Dr. David: Es beruht auf drei Säulen. Vor geplanten Operationen wird getestet, ob eine Blutarmut vorliegt, die bei der OP das Risiko für eine Transfusion steigert. Liegt eine Anämie vor, wird sie behandelt. Während und nach der OP wird durch unterschiedliche Maßnahmen versucht, den Blutverlust gering zu halten. Eine sehr einfache, aber wichtige Maßnahme ist, die Körpertemperatur gleichbleibend auf 36 bis 37 Grad während der OPzu halten.

Warum ist die Körpertemperatur so wichtig?

Das Blutgerinnungssystem arbeitet bei 37 Grad optimal. Das Auskühlen führt zu einer schlechteren Blutgerinnung und höheren Blutverlusten. Wir haben ein umfangreiches Wärmeerhaltungskonzept im OP.

Wann wird Fremdblut gegeben?

Meyer: Mit einer Transfusionsindikations-Checkliste wird in jedem Einzelfall geprüft, ob die Notwendigkeit besteht. Die Sammlung und Aufbereitung von Wundblut mit einem sogenannten Cell-Saver kann in bestimmten Situationen durchgeführt werden, um dem Patienten verlorenes Blut wieder zurückzugeben. Damit kann die Gabe von Fremdblut verhindert oder wenigstens zu reduziert werden..
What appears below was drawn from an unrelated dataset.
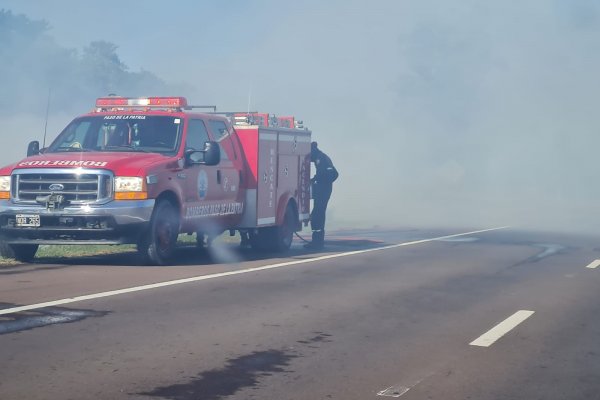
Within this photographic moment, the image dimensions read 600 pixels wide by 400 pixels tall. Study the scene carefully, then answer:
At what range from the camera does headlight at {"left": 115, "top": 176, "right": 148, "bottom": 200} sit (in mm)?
13141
Sie sprachen noch von einer dritten Säule ...

Meyer: Richtig. Dabei geht es um Maßnahmen nach der Operation. Hier haben wir die Häufigkeit von Blutentnahmen reduziert. Auch das spart schließlich Blut. So kann sich der Körper schneller erholen.

Bei welchen Operationen wenden Sie das PBM an?

Dr. David: In Unfallchirurgie und Orthopädie sowie in der Gefäßchirurgie setzen wir es ein. Wird an keimbelastetem Gewebe oder Tumorgewebe operiert, ist die Sammlung von Wundblut aber nicht durchführbar, alle anderen Maßnahmen können aber umgesetzt werden. Ziel ist es, das Konzept auch in konservativen, also nicht-chirurgischen Fächern einzuführen.

Gibt es schon Zahlen, inwieweit die Transfusionen zurückgegangen sind?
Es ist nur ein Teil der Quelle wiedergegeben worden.